South African Airways’ (SAA’s) surprise profit for the year ended 31 March 2023 has come under scrutiny with no explanation from the government as to how the company managed its miraculous turnaround.
The National Treasury reported at the beginning of June that SAA had turned a profit of R500 million for the year ended 31 March and that the carrier is no longer technically insolvent.
Treasury said that SAA turned a profit of R500 million for the year ended March 2023 versus a budgeted loss of R740 million.
This profit comprised mainly of consolidation entries which totalled R505 million. SAA only turned a profit of R31 million.
Air Chefs lost R12.6 million, and domestic-only carrier Mango posted a loss of R66 million. SAA Technical turned the largest profit with R84.4 million.
Treasury says the airline has a net equity value of R670 million as of the end of March 2023, despite currently being sold to the Takatso Consortium for R51 of a total equity value of R100.
When asked by the Citizen how SAA turned a profit and for the details of the R505 million worth of consolidation entries, Treasury refused to answer and instead directed them to SAA and the Department of Public Enterprises.
Treasury also refused to disclose whether the state-owned carrier posted a net or an operating profit.
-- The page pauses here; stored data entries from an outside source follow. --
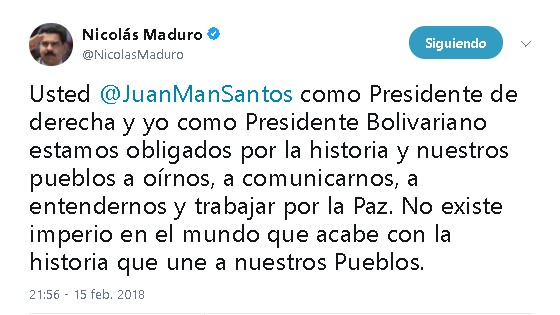 Nicolás Maduro
@NicolasMaduro

Siguiendo

Usted @JuanManSantos como Presidente de derecha y yo como Presidente Bolivariano estamos obligados por la historia y nuestros pueblos a oírnos, a comunicarnos, a entendernos y trabajar por la Paz. No existe imperio en el mundo que acabe con la historia que une a nuestros Pueblos.

21:56 - 15 feb. 2018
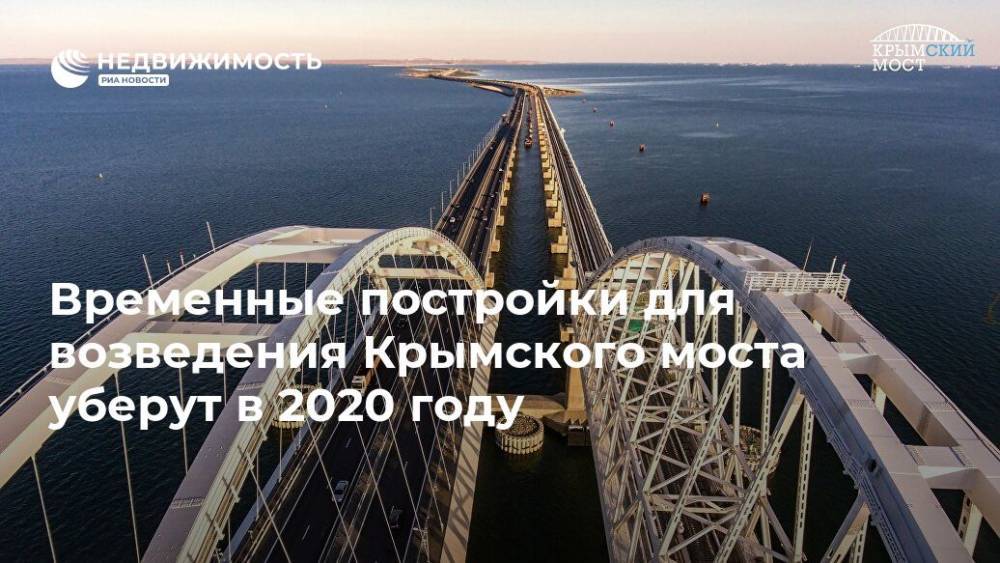 НЕДВИЖИМОСТЬ
РИА НОВОСТИ

КРЫМСКИЙ
МОСТ

Временные постройки для возведения Крымского моста уберут в 2020 году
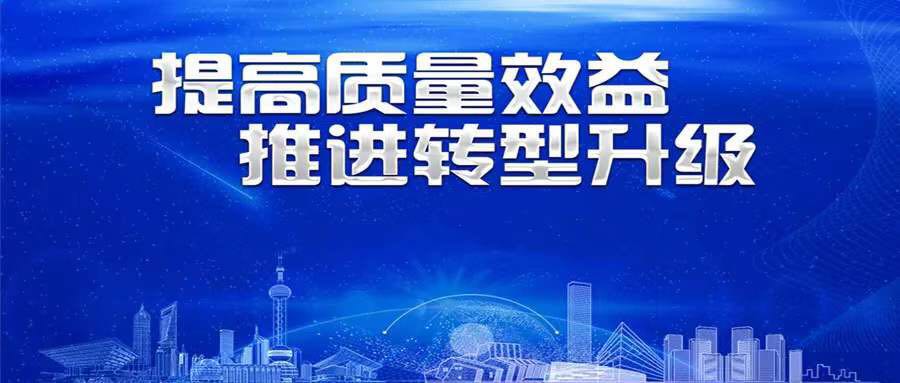 提高质量效益
推进转型升级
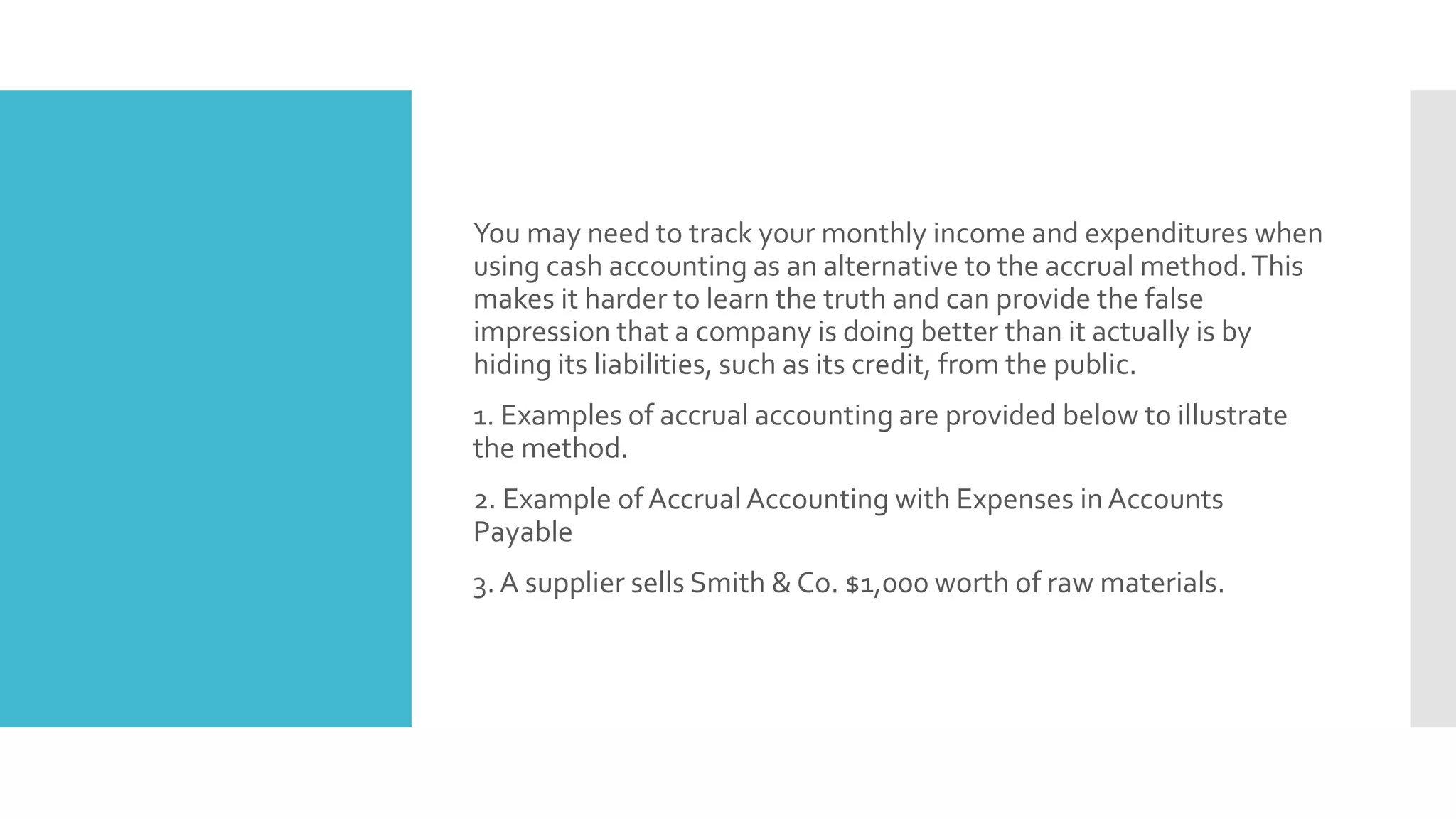 You may need to track your monthly income and expenditures when using cash accounting as an alternative to the accrual method. This makes it harder to learn the truth and can provide the false impression that a company is doing better than it actually is by hiding its liabilities, such as its credit, from the public.

1. Examples of accrual accounting are provided below to illustrate the method.

2. Example of Accrual Accounting with Expenses in Accounts Payable

3. A supplier sells Smith & Co. \$1,000 worth of raw materials.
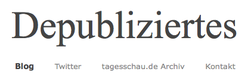 Depubliziertes

Blog Twitter tagesschau.de Archiv Kontakt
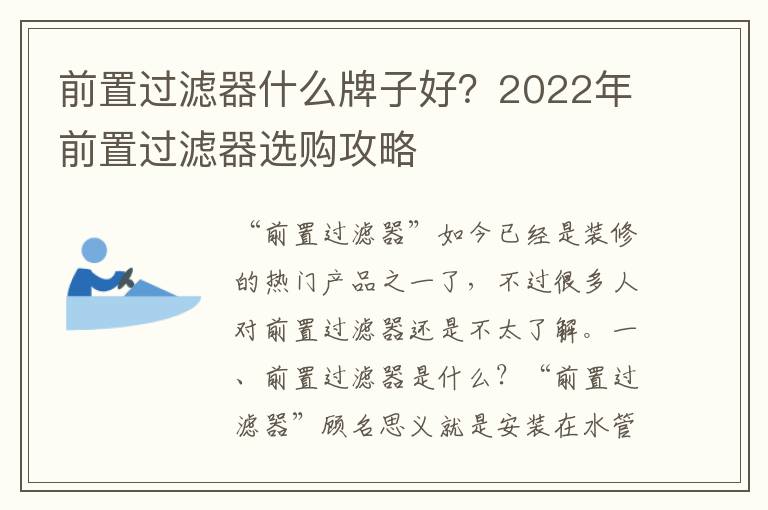 前置过滤器什么牌子好？2022年前置过滤器选购攻略

“前置过滤器”如今已经是装修的热门产品之一了，不过很多人对前置过滤器还是不太了解。一、前置过滤器是什么？“前置过滤器”顾名思义就是安装在水管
SAA directed reporters to its annual financial statements, which are set to come out later this year. At the same time, the Department of Enterprises said they would only comment after an audit of the financial statements has been conducted.
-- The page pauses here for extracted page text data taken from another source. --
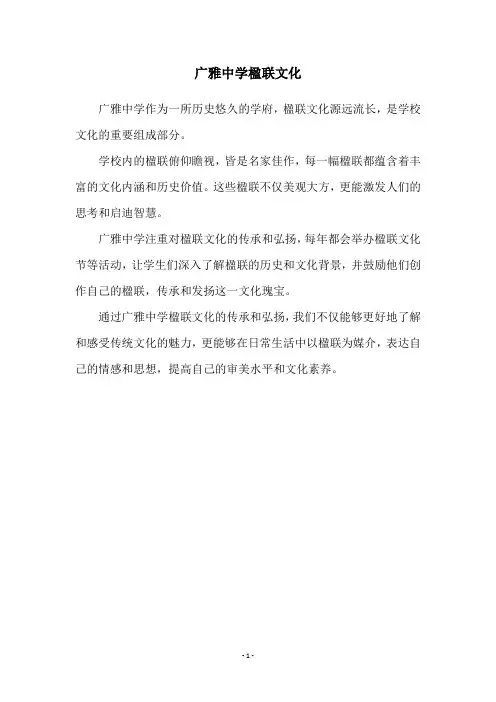 广雅中学楹联文化

广雅中学作为一所历史悠久的学府，楹联文化源远流长，是学校文化的重要组成部分。

学校内的楹联俯仰瞻视，皆是名家佳作，每一幅楹联都蕴含着丰富的文化内涵和历史价值。这些楹联不仅美观大方，更能激发人们的思考和启迪智慧。

广雅中学注重对楹联文化的传承和弘扬，每年都会举办楹联文化节等活动，让学生们深入了解楹联的历史和文化背景，并鼓励他们创作自己的楹联，传承和发扬这一文化瑰宝。

通过广雅中学楹联文化的传承和弘扬，我们不仅能够更好地了解和感受传统文化的魅力，更能够在日常生活中以楹联为媒介，表达自己的情感和思想，提高自己的审美水平和文化素养。

- 1 -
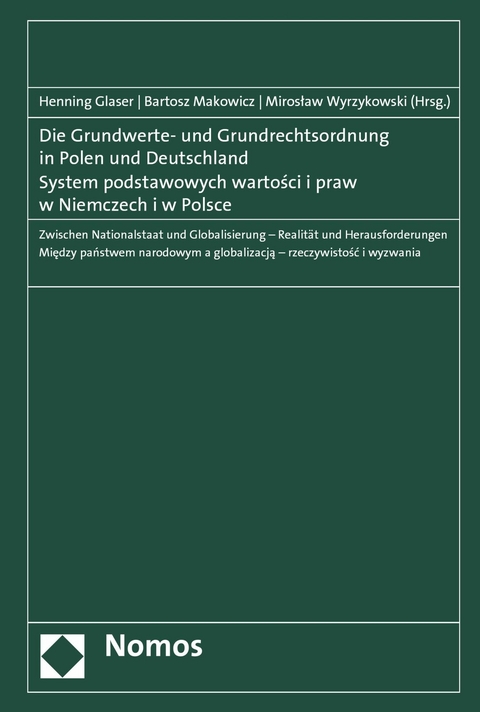 Henning Glaser | Bartosz Makowicz | Mirosław Wyrzykowski (Hrsg.)

Die Grundwerte- und Grundrechtsordnung in Polen und Deutschland
System podstawowych wartości i praw w Niemczech i w Polsce

Zwischen Nationalstaat und Globalisierung – Realität und Herausforderungen
Między państwem narodowym a globalizacją – rzeczywistość i wyzwania

Nomos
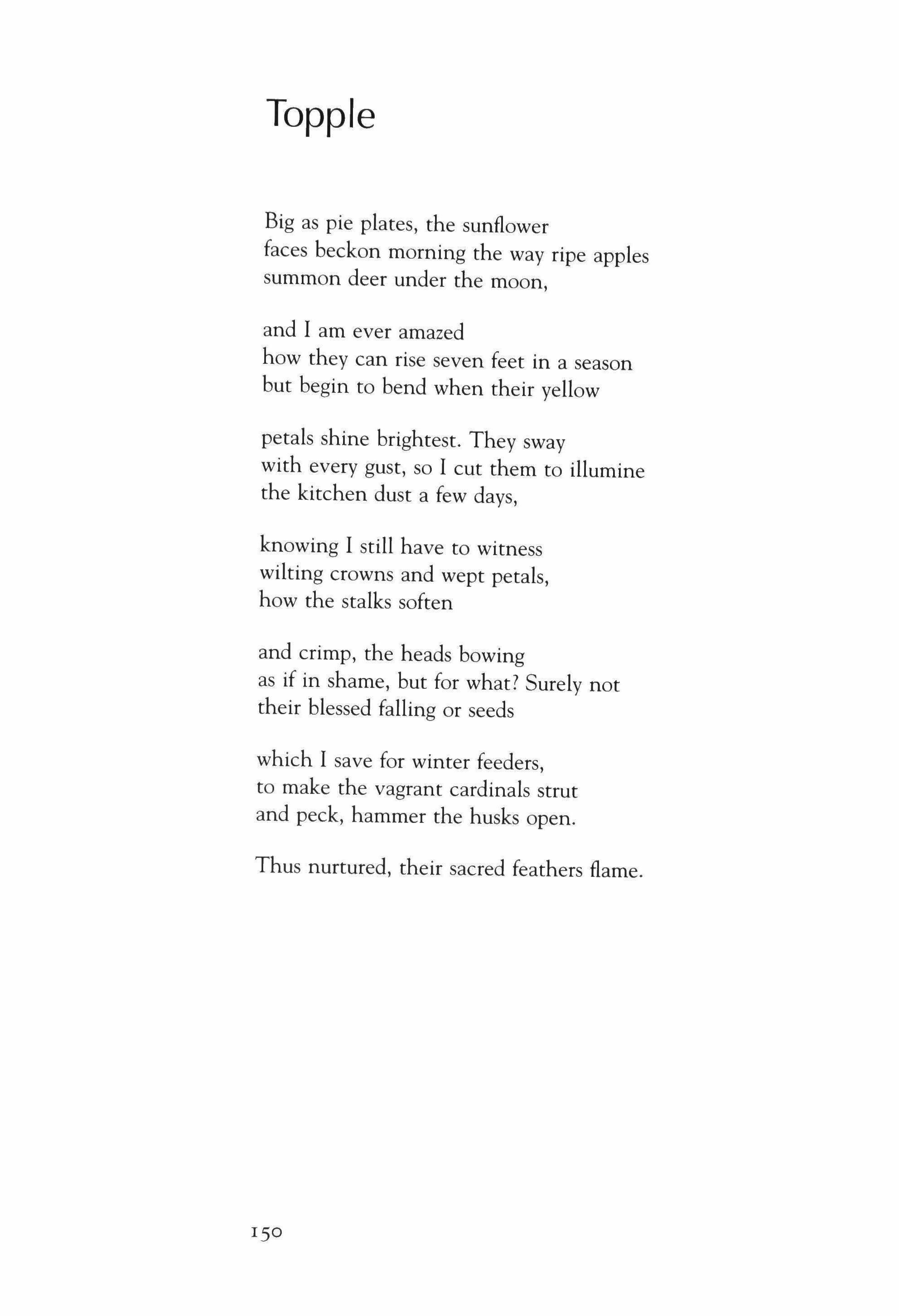 Topple

Big as pie plates, the sunflower
faces beckon morning the way ripe apples
summon deer under the moon,

and I am ever amazed
how they can rise seven feet in a season
but begin to bend when their yellow

petals shine brightest. They sway
with every gust, so I cut them to illumine
the kitchen dust a few days,

knowing I still have to witness
wilting crowns and wept petals,
how the stalks soften

and crimp, the heads bowing
as if in shame, but for what? Surely not
their blessed falling or seeds

which I save for winter feeders,
to make the vagrant cardinals strut
and peck, hammer the husks open.

Thus nurtured, their sacred feathers flame.

150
SAA has not released annual financial statements for the last five years.
The fact that SAA posted a profit is even more miraculous given that Treasury said for its half-year report to Parliament in February that SAA reported a R50 million loss for the half-year.
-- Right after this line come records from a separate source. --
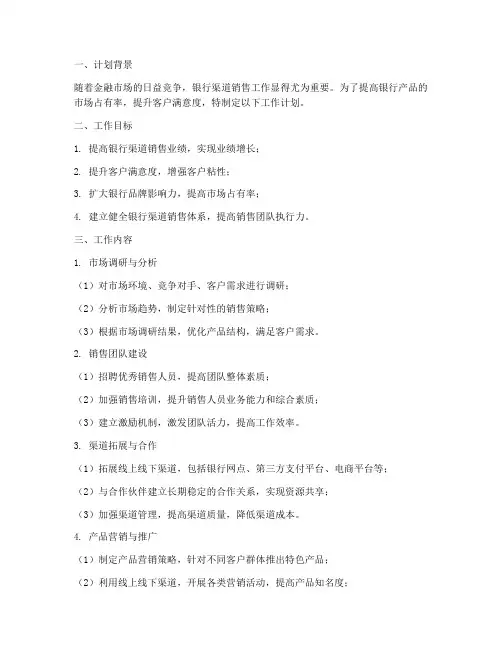 一、计划背景

随着金融市场的日益竞争，银行渠道销售工作显得尤为重要。为了提高银行产品的市场占有率，提升客户满意度，特制定以下工作计划。

二、工作目标

1. 提高银行渠道销售业绩，实现业绩增长；

2. 提升客户满意度，增强客户粘性；

3. 扩大银行品牌影响力，提高市场占有率；

4. 建立健全银行渠道销售体系，提高销售团队执行力。

三、工作内容

1. 市场调研与分析

（1）对市场环境、竞争对手、客户需求进行调研；

（2）分析市场趋势，制定针对性的销售策略；

（3）根据市场调研结果，优化产品结构，满足客户需求。

2. 销售团队建设

（1）招聘优秀销售人员，提高团队整体素质；

（2）加强销售培训，提升销售人员业务能力和综合素质；

（3）建立激励机制，激发团队活力，提高工作效率。

3. 渠道拓展与合作

（1）拓展线上线下渠道，包括银行网点、第三方支付平台、电商平台等；

（2）与合作伙伴建立长期稳定的合作关系，实现资源共享；

（3）加强渠道管理，提高渠道质量，降低渠道成本。

4. 产品营销与推广

（1）制定产品营销策略，针对不同客户群体推出特色产品；

（2）利用线上线下渠道，开展各类营销活动，提高产品知名度；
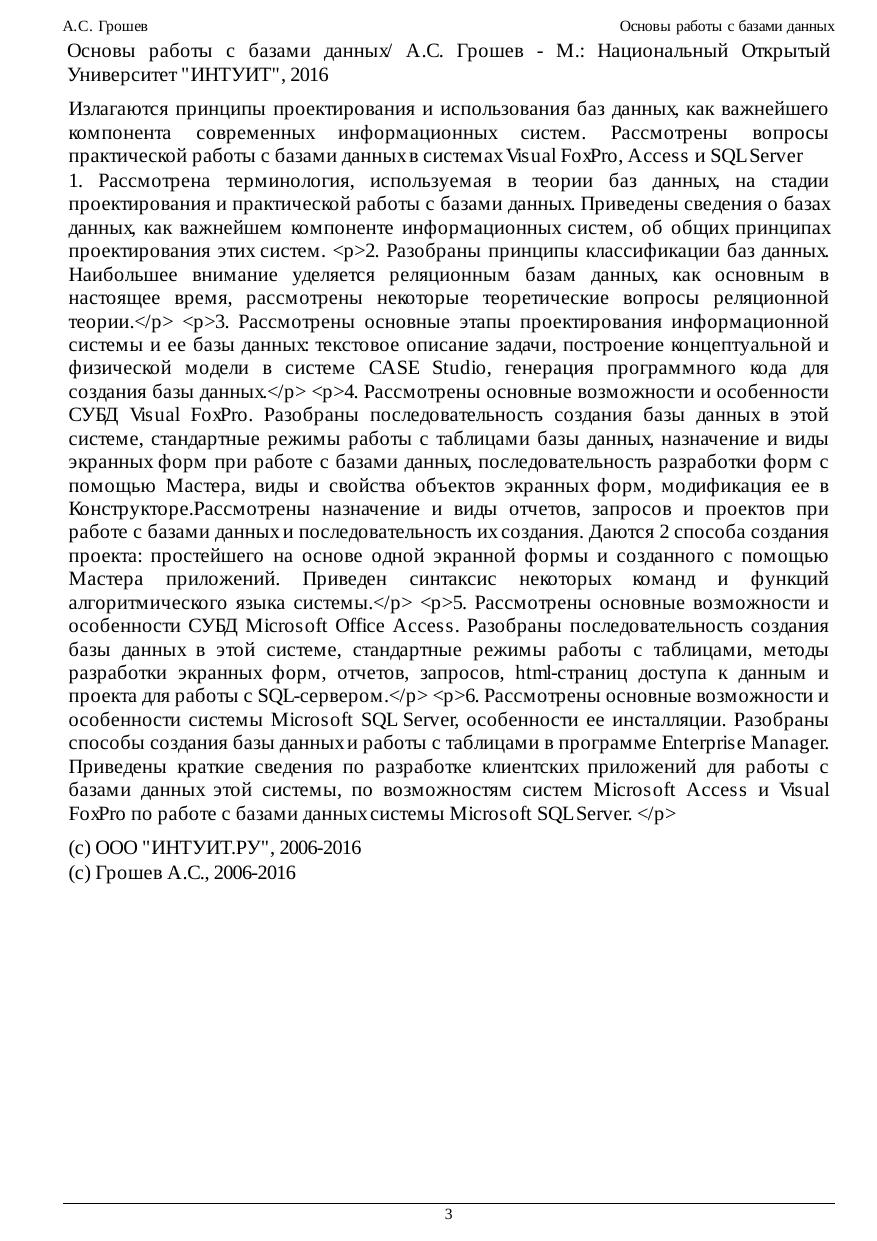 А.С. Грошев

Основы работы с базами данных

Основы работы с базами данных/ А.С. Грошев - М.: Национальный Открытый Университет "ИНТУИТ", 2016

Излагаются принципы проектирования и использования баз данных, как важнейшего компонента современных информационных систем. Рассмотрены вопросы практической работы с базами данных в системах Visual FoxPro, Access и SQL Server

1. Рассмотрена терминология, используемая в теории баз данных, на стадии проектирования и практической работы с базами данных. Приведены сведения о базах данных, как важнейшем компоненте информационных систем, об общих принципах проектирования этих систем. <p>2. Разобраны принципы классификации баз данных. Наибольшее внимание уделяется реляционным базам данных, как основным в настоящее время, рассмотрены некоторые теоретические вопросы реляционной теории.</p> <p>3. Рассмотрены основные этапы проектирования информационной системы и ее базы данных: текстовое описание задачи, построение концептуальной и физической модели в системе CASE Studio, генерация программного кода для создания базы данных.</p> <p>4. Рассмотрены основные возможности и особенности СУБД Visual FoxPro. Разобраны последовательность создания базы данных в этой системе, стандартные режимы работы с таблицами базы данных, назначение и виды экранных форм при работе с базами данных, последовательность разработки форм с помощью Мастера, виды и свойства объектов экранных форм, модификация ее в Конструкторе.Рассмотрены назначение и виды отчетов, запросов и проектов при работе с базами данных и последовательность их создания. Даются 2 способа создания проекта: простейшего на основе одной экранной формы и созданного с помощью Мастера приложений. Приведен синтаксис некоторых команд и функций алгоритмического языка системы.</p> <p>5. Рассмотрены основные возможности и особенности СУБД Microsoft Office Access. Разобраны последовательность создания базы данных в этой системе, стандартные режимы работы с таблицами, методы разработки экранных форм, отчетов, запросов, html-страниц доступа к данным и проекта для работы с SQL-сервером.</p> <p>6. Рассмотрены основные возможности и особенности системы Microsoft SQL Server, особенности ее инсталляции. Разобраны способы создания базы данных и работы с таблицами в программе Enterprise Manager. Приведены краткие сведения по разработке клиентских приложений для работы с базами данных этой системы, по возможностям систем Microsoft Access и Visual FoxPro по работе с базами данных системы Microsoft SQL Server. </p>

(c) ООО "ИНТУИТ.РУ", 2006-2016
(c) Грошев А.С., 2006-2016

3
SAA Technical also miraculously turned around from posting a R2.7 million loss in the first six months of the financial year to posting a profit of R84.4 million
Considering SAA Technical’s only regular customer is SAA, with a fleet of seven aircraft, experts doubt that the subsidiary could break even – let alone turn a profit.
Moreover, when the company exited business rescue, it had 1,200 employees, and within 18 months, this ballooned to over 2,000 employees. This would normally reflect an increase in operating expenses.
Takatso to the rescue
To save the airline, the Department of Public Enterprises negotiated a deal with the Takatso Consortium to acquire 51% of SAA.
In terms of the deal, the consortium would obtain 51% of SAA shares and provide a capital injection of R3 billion over two years, while the state keeps 49%.
The Competition Commission has recently granted conditional approval. The transaction has now been referred to the Competition Tribunal for its consideration and final adjudication.
Last month, the Competition Commission recommended the tribunal approve a 51% disposal of SAA shares to Takatso provided that certain conditions are met.
The first condition includes removing minority partners (Global Aviation and Syranix) from the consortium to avoid decreasing competition in the domestic airline market.
The second part of the deal includes a “moratorium on merger-related retrenchments and to maintain a minimum number of employees at SAA.”
Recently dismissed Public Enterprises Department director-general Kgathatso Tlhakudi remains opposed to the merger over corruption allegations. He is expected to make submissions later on in the Tribunal’s hearing.
The Tribunal is expected to decide whether the merger can proceed, but its decision is not legally binding and can be challenged in court.